COLMAP
About
COLMAP is a general-purpose Structure-from-Motion (SfM) and Multi-View Stereo (MVS) pipeline with a graphical and command-line interface. It offers a wide range of features for reconstruction of ordered and unordered image collections. The software is licensed under the new BSD license. If you use this project for your research, please cite:
@inproceedings{schoenberger2016sfm,
author={Sch\"{o}nberger, Johannes Lutz and Frahm, Jan-Michael},
title={Structure-from-Motion Revisited},
booktitle={Conference on Computer Vision and Pattern Recognition (CVPR)},
year={2016},
}
@inproceedings{schoenberger2016mvs,
author={Sch\"{o}nberger, Johannes Lutz and Zheng, Enliang and Pollefeys, Marc and Frahm, Jan-Michael},
title={Pixelwise View Selection for Unstructured Multi-View Stereo},
booktitle={European Conference on Computer Vision (ECCV)},
year={2016},
}
If you use the image retrieval / vocabulary tree engine, please also cite:
@inproceedings{schoenberger2016vote,
author={Sch\"{o}nberger, Johannes Lutz and Price, True and Sattler, Torsten and Frahm, Jan-Michael and Pollefeys, Marc},
title={A Vote-and-Verify Strategy for Fast Spatial Verification in Image Retrieval},
booktitle={Asian Conference on Computer Vision (ACCV)},
year={2016},
}
The latest source code is available at GitHub. COLMAP builds on top of existing works and when using specific algorithms within COLMAP, please also cite the original authors, as specified in the source code.
Download
Executables and other resources can be downloaded from https://demuc.de/colmap/.
Getting Started
Download the pre-built binaries or build the library manually from source (see Installation).

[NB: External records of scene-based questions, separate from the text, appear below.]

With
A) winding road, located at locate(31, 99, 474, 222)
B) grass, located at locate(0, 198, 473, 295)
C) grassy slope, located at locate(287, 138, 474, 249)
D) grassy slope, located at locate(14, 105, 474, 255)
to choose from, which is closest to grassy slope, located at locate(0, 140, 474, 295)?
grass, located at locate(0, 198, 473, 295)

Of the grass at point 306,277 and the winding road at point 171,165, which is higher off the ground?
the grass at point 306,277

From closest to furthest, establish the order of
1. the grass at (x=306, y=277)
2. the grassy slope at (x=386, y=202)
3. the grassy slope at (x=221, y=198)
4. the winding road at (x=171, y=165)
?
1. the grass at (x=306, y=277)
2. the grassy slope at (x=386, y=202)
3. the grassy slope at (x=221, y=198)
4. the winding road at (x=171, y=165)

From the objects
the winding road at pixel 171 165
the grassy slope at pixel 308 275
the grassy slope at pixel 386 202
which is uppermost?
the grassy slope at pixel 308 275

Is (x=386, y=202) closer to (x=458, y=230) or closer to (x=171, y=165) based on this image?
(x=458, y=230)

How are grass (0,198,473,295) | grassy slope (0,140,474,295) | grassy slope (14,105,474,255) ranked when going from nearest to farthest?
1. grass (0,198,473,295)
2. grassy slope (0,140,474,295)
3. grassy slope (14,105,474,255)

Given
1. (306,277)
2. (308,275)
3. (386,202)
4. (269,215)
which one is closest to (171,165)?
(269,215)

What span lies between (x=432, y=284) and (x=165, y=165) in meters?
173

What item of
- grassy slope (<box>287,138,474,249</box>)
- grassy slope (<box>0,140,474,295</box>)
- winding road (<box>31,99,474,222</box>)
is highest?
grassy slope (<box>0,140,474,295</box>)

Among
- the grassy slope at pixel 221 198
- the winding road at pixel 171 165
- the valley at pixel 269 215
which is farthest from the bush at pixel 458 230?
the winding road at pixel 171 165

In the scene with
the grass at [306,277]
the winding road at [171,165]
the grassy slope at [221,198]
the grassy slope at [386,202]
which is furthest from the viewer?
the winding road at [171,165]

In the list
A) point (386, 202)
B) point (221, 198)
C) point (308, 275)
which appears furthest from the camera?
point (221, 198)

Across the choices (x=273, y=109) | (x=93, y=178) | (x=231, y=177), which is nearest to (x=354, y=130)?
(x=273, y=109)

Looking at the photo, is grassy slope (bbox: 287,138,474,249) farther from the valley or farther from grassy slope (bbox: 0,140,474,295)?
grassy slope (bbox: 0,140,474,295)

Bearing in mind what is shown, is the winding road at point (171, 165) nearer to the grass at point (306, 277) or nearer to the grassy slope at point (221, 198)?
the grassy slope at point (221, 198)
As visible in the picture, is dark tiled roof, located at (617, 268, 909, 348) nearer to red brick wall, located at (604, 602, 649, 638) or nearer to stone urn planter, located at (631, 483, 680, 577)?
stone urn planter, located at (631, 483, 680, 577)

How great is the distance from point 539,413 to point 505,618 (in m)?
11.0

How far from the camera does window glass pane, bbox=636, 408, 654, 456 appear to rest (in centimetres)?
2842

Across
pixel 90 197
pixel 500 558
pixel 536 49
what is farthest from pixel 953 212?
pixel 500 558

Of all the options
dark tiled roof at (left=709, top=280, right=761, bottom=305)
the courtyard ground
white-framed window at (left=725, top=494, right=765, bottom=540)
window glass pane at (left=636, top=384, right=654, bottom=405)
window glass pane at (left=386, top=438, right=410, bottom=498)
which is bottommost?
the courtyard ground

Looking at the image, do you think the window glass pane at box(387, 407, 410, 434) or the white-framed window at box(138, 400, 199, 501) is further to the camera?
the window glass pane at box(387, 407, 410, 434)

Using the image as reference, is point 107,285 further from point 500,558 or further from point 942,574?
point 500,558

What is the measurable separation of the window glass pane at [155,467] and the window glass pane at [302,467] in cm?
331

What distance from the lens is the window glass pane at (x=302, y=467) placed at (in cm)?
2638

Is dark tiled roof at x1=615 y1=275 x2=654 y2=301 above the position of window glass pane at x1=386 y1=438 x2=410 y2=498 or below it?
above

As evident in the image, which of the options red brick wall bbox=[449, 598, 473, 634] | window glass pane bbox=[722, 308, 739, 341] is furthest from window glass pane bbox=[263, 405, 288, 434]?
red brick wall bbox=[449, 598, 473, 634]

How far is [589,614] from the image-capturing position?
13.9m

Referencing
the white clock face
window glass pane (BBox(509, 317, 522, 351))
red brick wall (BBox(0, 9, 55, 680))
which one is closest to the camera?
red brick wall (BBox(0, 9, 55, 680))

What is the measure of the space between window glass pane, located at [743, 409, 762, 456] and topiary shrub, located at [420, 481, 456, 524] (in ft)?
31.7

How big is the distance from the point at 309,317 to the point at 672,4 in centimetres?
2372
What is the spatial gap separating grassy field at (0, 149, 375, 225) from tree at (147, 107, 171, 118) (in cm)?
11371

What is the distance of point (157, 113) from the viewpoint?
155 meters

Download one of the provided datasets (see Datasets) or use your own images.
Use the automatic reconstruction to easily build models with a single click (see Quickstart).
Support
Please, use GitHub Discussions for questions and the GitHub issue tracker for bug reports, feature requests/additions, etc.
Acknowledgments
The library was originally written by Johannes L. Schönberger with funding provided by his PhD advisors Jan-Michael Frahm and Marc Pollefeys. Since then the project has benefited from countless community contributions, including bug fixes, improvements, new features, third-party tooling, and community support.